For containerized applications orchestrated by Kubernetes, achieving EPA is relatively easier due to the fact that Kubernetes uses a declarative way for deployment. You can use yaml file to define the desired state of your application, specify the replicate number of containers running your application, which image to run your application from, the number of cores, memory size required directly. For SR-IOV devices reserved for your application to use exclusively, you need to provision those resource first by using the “NetworkAttachmentDefinition” with a name and according parameters as following example:
apiVersion: "K8s.cni.cncf.io/v1"
kind: NetworkAttachmentDefinition
metadata:
name: sriovi-vfio
annotations:
k8s.vl.cni.cncf.io/resourceName:
intel.com/pci_sriov_net_sriov_device
spec:
config: '{
"cniversion": "0.3.0",
"type": "sriov",
"vlan": 100,
"link_state": "disable",
"trust": "on"
}'
During the Pod definition stage, annotation metadata will be used to attach SR-IOV resource to the pod network namespace.

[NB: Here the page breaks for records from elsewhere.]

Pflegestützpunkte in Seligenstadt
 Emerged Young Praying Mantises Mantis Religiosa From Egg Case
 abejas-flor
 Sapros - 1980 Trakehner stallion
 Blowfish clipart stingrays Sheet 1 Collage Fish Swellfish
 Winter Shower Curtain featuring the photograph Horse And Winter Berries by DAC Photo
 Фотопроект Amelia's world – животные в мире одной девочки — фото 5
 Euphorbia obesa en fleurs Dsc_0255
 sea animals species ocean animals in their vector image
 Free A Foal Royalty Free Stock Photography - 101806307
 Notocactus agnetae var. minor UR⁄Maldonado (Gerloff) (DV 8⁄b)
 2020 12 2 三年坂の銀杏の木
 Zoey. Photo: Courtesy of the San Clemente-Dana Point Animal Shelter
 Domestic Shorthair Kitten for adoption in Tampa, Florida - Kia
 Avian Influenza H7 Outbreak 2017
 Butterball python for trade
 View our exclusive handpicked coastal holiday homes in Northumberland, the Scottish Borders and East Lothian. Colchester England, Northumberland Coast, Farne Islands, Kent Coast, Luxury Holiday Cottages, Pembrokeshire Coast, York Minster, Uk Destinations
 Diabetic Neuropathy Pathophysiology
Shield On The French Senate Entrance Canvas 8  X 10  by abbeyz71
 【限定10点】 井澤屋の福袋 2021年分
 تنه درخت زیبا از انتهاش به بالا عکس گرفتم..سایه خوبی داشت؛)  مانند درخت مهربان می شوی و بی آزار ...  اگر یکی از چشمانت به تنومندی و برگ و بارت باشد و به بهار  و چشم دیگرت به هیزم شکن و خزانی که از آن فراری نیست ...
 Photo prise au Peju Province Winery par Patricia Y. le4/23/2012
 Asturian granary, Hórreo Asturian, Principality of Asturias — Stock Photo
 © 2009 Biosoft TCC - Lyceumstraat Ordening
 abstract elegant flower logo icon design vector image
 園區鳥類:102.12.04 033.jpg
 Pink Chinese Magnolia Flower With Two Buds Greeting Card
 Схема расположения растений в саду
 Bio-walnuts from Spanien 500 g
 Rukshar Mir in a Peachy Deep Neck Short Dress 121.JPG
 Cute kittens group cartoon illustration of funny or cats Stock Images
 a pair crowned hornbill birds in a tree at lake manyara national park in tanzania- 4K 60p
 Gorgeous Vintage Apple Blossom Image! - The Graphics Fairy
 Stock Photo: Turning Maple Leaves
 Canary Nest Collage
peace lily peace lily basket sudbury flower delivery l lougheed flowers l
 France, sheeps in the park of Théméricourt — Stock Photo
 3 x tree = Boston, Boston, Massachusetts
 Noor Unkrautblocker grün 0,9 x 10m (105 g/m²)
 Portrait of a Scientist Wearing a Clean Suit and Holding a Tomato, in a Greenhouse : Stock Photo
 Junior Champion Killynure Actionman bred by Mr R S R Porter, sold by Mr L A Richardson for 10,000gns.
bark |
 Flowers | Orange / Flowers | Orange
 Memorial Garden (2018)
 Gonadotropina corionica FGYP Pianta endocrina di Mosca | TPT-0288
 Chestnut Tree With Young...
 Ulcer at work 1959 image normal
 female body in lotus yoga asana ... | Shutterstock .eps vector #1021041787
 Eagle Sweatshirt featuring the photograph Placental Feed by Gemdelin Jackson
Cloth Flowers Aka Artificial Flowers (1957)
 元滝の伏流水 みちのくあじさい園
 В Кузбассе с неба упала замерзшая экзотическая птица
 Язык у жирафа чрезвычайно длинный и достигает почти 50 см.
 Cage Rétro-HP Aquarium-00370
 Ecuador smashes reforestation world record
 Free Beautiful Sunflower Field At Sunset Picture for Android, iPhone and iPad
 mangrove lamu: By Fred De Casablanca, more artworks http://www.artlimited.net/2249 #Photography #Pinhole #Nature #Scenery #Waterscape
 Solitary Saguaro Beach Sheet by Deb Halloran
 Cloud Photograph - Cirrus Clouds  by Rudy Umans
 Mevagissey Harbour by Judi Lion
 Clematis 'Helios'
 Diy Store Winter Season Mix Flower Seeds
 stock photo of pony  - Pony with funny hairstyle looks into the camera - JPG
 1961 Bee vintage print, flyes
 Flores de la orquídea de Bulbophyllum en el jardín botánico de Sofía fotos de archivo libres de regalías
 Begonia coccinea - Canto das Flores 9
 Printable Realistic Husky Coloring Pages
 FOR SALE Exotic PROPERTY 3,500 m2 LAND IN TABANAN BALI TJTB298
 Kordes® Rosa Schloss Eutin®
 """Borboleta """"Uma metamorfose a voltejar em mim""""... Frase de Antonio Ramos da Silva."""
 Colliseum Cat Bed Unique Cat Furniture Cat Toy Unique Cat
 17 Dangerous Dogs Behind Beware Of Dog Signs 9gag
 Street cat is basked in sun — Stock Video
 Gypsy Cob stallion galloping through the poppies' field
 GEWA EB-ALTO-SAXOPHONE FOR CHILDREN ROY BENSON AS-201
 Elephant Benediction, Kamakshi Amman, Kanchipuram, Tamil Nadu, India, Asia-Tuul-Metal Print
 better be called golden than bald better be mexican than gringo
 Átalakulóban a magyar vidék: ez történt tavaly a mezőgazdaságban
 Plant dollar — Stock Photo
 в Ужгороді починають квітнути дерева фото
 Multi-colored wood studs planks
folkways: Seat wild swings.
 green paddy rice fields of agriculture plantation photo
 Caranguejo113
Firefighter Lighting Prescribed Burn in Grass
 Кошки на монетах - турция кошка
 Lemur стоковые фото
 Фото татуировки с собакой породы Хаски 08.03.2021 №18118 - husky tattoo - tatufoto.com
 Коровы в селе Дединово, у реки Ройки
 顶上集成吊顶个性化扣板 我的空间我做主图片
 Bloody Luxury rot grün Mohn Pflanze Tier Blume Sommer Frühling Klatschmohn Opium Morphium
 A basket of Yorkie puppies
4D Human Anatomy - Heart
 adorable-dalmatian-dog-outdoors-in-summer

Application pod’s core, memory request and SR-IOV network device reservation will be specified within container’s resource definition session per following code snippet:
apiversion: apps/v1
kind: Deployment
metadata:
name: test-deployment
labels:
app: test-pod
spec:
replicas: 3
selector:
matchLabels:
app: test-pod
template:
metadata:
annotations:
k8s.vi.cni.cncf.io/networks: '[
{ "name": "sriov-netdevice" }
]'
labels:
app: test-pod
spec:
node Selector:
kubernetes.io/hostname: SRIOV-host
containers:
- name: test-pod
image: centos/tools
imagePullPolicy: IfNotPresent
command: [ "/bin/bash", "-c", "--"]
args: [ "while true; do sleep 300000; done;" ]
resources:
requests:
intel.com/pci_sriov_net_sriov_device: 'l'
memory: 10Gi
hugepages-1Gi: 4Gi
limits:
intel.com/pci_sriov_net_sriov_device: '1'
memory: 10Gi
hugepages-1Gi: 4Gi
volumeMounts:
– mountPath: /mnt/huge-1048576kB
name: hugepage
volumes:
- emptyDir:
medium: Huge Pages
name: hugepage
The above declarative Kubernetes manifest deployed three copies of your application pod running from centos image with 10G memory, 4G of 1G size of huge page and one SR-IOV backed network interface. After the container is running, the code within the container can parse /sys/fs/cgroup/cpuset/cpuset.cpus for cpu related information and check huge page and network related information as normal.